Preston North End players who did not make 100 appearances, but otherwise made a significant contribution to the club's history, are listed below.

Other significant Preston North End players
| Name | Nationality | Position | Preston North End career | League | Other | Total | League Goals | Other Goals | ---------------Notes--------------- | Ref |
Appearances
| John Goodall | England | CF | 1885–1889 | 21 | 35 | 56 | 21 | 29 | Top goalscorer in the inaugural 1888–89 Football League season as Preston North End won the "Double". |  |
| Arthur Wharton | Gold Coast | GK | 1886–1888 | ? | ? | ? | ? | ? | Widely considered to be the world's first black professional footballer, Wharton played in Preston's 1886–87 FA Cup semi-final, but left the club soon after the first Football League season began. |  |
| Fred Dewhurst | England | IF | 1888–1895 | 24 | 2 | 26 | 13 | 1 | Scored Preston North End's first ever league goal and captained the side in their 1889 FA Cup Final victory that clinched the first "Double", scoring the opening goal. |  |
| Freddie Osborn | England | IF/CF | 1913–1920 | 68 | 5 | 73 | 40 | 4 | Top goalscorer 1913–14 (26 goals) and 1914–15 (17 goals) as Preston North End gained promotion from the Second Division. |  |
| Alex Hair | Scotland | CF | 1928–1930 | 45 | 1 | 46 | 20 | 0 | Top goalscorer 1928–29 (19 goals) |  |
| Ted Harper | England | CF | 1931–1933 | 75 | 5 | 80 | 67 | 2 | Top goalscorer 1931–32 (26 goals), 1932–33 (37 goals, the club record for goals scored in a single season). |  |
| Tom Smith | Scotland | CH | 1936–1939 |  | ? | 50 | 0 | 0 | Captained Preston North End in their 1938 FA Cup Final victory. |  |
| George Mutch | Scotland | IF | 1937–1939 1946 | 83 | 10 | 93 | 24 | 8 | Top goalscorer 1937–38 (18 goals), including the winning penalty in the 1938 FA Cup Final. |  |
| Andy Saville | England | ST | 1995–1996 | 56 | 10 | 66 | 30 | 1 | Top goalscorer 1995–96 (30 goals) as Preston North End won the Third Division title. |  |
| Jermaine Beckford | Jamaica | ST | 2014–2017 | 51 | 9 | 60 | 15 | 6 | Scored 12 league goals plus 6 playoff goals, including a hat-trick in the final, as Preston North End gained promotion from League One through the playoffs. |  |

==Started at Preston North End==
The following players had successful football careers after playing for Preston North End:

- Mark Lawrenson – made 80 appearances for his hometown club 1975–1977.
- David Beckham – made his football league debut in 1995 on loan at Preston North End.
- Kevin Kilbane – made 55 appearances for his hometown club 1995–1997.

Raw data:
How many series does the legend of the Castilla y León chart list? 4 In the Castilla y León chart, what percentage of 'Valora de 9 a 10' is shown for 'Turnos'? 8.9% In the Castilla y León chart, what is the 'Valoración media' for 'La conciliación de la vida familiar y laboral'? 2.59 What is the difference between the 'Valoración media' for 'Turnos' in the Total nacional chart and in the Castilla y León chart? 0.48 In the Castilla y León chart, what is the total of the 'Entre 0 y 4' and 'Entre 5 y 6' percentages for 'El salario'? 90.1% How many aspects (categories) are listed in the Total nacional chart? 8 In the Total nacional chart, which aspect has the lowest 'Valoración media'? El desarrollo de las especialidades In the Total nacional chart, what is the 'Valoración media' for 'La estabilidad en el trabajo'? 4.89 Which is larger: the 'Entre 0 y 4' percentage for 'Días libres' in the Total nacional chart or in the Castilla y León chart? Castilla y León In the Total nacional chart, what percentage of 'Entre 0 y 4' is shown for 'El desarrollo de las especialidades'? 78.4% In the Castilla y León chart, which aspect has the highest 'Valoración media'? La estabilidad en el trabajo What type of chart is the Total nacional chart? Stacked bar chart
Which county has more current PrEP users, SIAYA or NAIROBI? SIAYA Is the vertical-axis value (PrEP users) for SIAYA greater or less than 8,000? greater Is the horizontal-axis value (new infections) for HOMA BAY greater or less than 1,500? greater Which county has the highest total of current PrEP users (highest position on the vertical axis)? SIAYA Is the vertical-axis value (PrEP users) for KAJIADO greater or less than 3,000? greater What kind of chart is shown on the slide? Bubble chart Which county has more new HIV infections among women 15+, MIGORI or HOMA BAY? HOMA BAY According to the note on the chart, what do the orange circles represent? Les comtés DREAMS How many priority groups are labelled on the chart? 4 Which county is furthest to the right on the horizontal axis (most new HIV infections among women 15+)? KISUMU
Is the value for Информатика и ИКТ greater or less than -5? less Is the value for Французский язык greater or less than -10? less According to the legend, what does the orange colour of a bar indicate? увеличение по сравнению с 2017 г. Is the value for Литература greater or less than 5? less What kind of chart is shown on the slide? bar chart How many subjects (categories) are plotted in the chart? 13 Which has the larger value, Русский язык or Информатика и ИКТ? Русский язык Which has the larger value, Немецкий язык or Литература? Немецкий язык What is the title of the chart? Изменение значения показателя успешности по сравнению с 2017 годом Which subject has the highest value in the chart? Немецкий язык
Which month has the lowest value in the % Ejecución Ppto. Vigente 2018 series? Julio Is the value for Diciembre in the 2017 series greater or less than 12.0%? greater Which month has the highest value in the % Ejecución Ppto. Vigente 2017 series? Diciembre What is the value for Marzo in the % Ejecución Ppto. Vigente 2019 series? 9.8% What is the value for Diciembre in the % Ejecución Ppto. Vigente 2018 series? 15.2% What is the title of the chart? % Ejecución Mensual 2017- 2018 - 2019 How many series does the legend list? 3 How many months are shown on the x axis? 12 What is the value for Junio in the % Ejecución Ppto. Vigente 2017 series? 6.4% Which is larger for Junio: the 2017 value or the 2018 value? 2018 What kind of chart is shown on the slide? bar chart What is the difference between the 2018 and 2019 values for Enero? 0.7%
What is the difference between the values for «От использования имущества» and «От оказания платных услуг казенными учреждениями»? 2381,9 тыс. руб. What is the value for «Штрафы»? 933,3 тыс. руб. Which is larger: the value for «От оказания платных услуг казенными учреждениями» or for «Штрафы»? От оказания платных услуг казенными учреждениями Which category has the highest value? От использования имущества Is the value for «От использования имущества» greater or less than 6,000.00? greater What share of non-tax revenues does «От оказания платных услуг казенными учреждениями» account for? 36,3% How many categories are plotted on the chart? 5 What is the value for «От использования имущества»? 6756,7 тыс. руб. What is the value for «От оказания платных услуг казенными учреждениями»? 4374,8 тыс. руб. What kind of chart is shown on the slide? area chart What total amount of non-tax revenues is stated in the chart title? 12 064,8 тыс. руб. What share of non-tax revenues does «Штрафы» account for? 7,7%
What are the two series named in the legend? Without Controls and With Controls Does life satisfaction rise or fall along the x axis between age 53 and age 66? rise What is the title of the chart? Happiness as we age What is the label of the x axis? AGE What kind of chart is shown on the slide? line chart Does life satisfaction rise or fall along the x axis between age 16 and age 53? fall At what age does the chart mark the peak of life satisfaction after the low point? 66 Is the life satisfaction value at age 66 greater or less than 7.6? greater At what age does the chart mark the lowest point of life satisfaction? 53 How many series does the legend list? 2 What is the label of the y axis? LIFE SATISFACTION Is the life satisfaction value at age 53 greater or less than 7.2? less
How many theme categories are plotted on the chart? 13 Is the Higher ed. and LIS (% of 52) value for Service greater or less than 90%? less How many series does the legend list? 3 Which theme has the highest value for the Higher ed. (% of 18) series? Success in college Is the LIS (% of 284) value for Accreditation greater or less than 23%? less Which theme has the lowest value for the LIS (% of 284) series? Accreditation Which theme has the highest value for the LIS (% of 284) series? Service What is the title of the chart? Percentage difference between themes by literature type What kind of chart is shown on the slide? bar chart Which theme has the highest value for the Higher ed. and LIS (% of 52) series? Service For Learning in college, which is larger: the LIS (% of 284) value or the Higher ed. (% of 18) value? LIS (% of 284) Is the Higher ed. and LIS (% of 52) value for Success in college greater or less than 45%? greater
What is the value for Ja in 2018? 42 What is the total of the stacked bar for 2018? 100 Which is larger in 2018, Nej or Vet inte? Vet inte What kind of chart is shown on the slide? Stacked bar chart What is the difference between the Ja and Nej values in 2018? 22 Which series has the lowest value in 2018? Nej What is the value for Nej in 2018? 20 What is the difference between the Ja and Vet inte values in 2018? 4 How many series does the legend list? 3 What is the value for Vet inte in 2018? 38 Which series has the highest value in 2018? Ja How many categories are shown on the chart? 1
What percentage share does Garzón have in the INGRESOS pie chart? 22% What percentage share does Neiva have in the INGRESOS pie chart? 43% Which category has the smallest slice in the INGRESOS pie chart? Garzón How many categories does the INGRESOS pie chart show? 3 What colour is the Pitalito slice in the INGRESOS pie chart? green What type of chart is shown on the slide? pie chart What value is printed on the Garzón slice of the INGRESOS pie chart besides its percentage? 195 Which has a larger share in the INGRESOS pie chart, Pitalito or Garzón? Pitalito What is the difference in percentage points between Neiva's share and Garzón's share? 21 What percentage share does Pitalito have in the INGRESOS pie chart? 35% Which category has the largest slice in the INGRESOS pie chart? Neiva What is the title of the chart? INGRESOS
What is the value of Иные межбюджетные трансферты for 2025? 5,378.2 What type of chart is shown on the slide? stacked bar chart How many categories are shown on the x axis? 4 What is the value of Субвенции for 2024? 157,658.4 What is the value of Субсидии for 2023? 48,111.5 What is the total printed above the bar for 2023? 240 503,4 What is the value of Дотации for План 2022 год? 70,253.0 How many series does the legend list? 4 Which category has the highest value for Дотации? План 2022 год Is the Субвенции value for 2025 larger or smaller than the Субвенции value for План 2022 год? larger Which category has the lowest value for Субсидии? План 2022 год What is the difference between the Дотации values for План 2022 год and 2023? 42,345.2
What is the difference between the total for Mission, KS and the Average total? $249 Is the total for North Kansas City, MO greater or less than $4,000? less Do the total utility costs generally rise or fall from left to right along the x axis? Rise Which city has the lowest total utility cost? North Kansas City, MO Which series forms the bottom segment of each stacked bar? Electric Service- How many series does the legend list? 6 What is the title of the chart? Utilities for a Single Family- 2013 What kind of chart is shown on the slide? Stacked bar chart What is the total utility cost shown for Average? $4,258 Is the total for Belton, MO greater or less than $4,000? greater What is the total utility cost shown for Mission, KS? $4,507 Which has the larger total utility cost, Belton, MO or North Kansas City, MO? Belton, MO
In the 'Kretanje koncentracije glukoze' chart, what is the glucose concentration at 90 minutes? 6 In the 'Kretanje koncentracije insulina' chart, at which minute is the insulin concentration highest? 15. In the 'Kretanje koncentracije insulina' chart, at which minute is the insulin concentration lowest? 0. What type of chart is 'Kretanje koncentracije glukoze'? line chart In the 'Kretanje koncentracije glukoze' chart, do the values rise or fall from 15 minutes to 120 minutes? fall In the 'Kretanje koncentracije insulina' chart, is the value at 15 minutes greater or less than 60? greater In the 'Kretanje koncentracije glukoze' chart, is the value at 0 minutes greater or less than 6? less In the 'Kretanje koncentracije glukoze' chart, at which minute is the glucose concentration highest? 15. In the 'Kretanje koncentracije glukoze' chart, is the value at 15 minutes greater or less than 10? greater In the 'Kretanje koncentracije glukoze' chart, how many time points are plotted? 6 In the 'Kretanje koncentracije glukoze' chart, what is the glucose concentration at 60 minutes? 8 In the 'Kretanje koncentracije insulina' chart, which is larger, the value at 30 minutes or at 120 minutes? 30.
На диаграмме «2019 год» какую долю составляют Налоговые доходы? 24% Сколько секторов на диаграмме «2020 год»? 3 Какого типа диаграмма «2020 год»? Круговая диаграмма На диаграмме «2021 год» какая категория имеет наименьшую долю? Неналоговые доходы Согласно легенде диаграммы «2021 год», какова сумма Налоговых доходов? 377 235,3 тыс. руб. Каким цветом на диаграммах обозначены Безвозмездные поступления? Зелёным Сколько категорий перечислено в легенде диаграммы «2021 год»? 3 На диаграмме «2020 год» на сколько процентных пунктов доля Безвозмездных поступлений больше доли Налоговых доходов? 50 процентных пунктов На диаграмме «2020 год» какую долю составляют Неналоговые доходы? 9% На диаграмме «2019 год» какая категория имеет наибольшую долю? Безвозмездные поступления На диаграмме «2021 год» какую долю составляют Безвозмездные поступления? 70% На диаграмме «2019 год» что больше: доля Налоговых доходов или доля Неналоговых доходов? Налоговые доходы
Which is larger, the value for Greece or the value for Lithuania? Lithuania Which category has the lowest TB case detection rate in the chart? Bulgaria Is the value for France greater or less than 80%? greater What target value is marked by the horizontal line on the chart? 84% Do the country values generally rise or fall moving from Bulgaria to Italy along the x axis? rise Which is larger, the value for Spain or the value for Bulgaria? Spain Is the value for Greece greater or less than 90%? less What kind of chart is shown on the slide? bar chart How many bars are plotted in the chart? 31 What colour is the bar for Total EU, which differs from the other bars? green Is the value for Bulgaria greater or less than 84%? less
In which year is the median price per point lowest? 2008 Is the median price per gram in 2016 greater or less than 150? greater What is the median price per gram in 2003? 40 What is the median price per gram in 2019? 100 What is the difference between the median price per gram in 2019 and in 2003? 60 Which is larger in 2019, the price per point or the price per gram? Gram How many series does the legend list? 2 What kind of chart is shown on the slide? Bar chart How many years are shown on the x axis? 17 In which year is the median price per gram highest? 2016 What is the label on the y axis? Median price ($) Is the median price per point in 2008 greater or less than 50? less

Brief:
Answer these from the text on Preston North End players:
1. How many goals did Ted Harper score in 1932–33?
2. Which nationality does the table give for Arthur Wharton?
3. In what year did David Beckham make his Football League debut on loan at Preston North End?

Exercise response:
1. 37
2. Gold Coast
3. 1995